Mira tú por dónde, en esta España convertida en la fábula de las maravillas tenemos al representante de la cosa soltando carrete en la Cumbre de Copenague, presto a salvar al mundo de las fuerzas desaprensiva de los huracanes. Porque la tierra es del viento, señores, y el aborto, el divorcio exprés, la educación para la ciudadanía, la orgía de la píldora del día después y el matrimonio homosexual la charanga con la que alegramos la ruina económica. Zapatero es una brisa susurrante, un airecillo bonachón…, o una pedorreta que provoca sonrojo por su cursilería redomada y ese afán por alentar el hundimiento moral de un país que por fin parece avergonzarse de haber caído en el hipnotismo de este pitoniso, hacedor de frases que no se merecen ni las canciones de Karina en sus horas más bajas, muñidor de leyes que pretenden descomponer lo que a los españoles aún nos queda de humanos mientras el mundo le escucha con incredulidad en los foros internacionales.

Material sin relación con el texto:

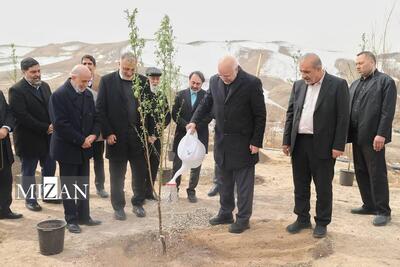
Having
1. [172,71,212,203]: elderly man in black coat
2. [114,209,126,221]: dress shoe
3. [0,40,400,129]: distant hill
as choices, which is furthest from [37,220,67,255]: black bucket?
[0,40,400,129]: distant hill

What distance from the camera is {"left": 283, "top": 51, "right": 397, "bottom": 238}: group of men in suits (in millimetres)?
4082

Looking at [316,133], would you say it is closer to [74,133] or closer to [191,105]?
Result: [191,105]

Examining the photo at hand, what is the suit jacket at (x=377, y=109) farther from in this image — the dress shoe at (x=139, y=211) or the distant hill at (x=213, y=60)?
the distant hill at (x=213, y=60)

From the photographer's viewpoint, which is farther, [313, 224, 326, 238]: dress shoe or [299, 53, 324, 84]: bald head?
[313, 224, 326, 238]: dress shoe

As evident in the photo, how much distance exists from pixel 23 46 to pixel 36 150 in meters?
49.3

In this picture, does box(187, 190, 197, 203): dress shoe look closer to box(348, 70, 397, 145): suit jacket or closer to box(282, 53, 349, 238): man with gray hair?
box(282, 53, 349, 238): man with gray hair

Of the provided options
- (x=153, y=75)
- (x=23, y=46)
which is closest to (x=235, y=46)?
(x=23, y=46)

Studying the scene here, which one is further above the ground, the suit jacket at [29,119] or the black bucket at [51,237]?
the suit jacket at [29,119]

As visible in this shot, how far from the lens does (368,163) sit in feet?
15.9

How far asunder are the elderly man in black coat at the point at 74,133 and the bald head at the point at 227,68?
1.37 m

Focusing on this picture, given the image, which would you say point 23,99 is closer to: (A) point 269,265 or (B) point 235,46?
(A) point 269,265

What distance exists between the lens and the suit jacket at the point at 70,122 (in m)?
4.27

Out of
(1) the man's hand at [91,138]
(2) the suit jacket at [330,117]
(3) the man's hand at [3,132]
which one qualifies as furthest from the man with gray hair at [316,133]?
(3) the man's hand at [3,132]

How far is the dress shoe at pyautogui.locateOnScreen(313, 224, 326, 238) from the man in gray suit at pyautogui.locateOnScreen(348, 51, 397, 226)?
0.83 metres
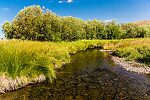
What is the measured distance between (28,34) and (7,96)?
52.1m

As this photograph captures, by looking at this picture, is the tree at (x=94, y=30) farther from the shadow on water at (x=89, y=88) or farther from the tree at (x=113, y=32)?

Puede que nuestro presidente viva persuadido de su destino marcado en las estrellas (bien podría él haber firmado esta sentencia), que se crea a pies juntillas que sobre su cabeza se cumplen los augures de un mesianismo laicista. Es el nuevo profeta, el profeta de la nada, a quien Sonsoles pone “El Mesías” de Häendel en uno de los salones de la Moncola y concluye, con grandilocuencia presidencial, que el compositor barroco escribió su sinfonía adivinando una ceja angulosa que abriría los pasos de una nueva humanidad.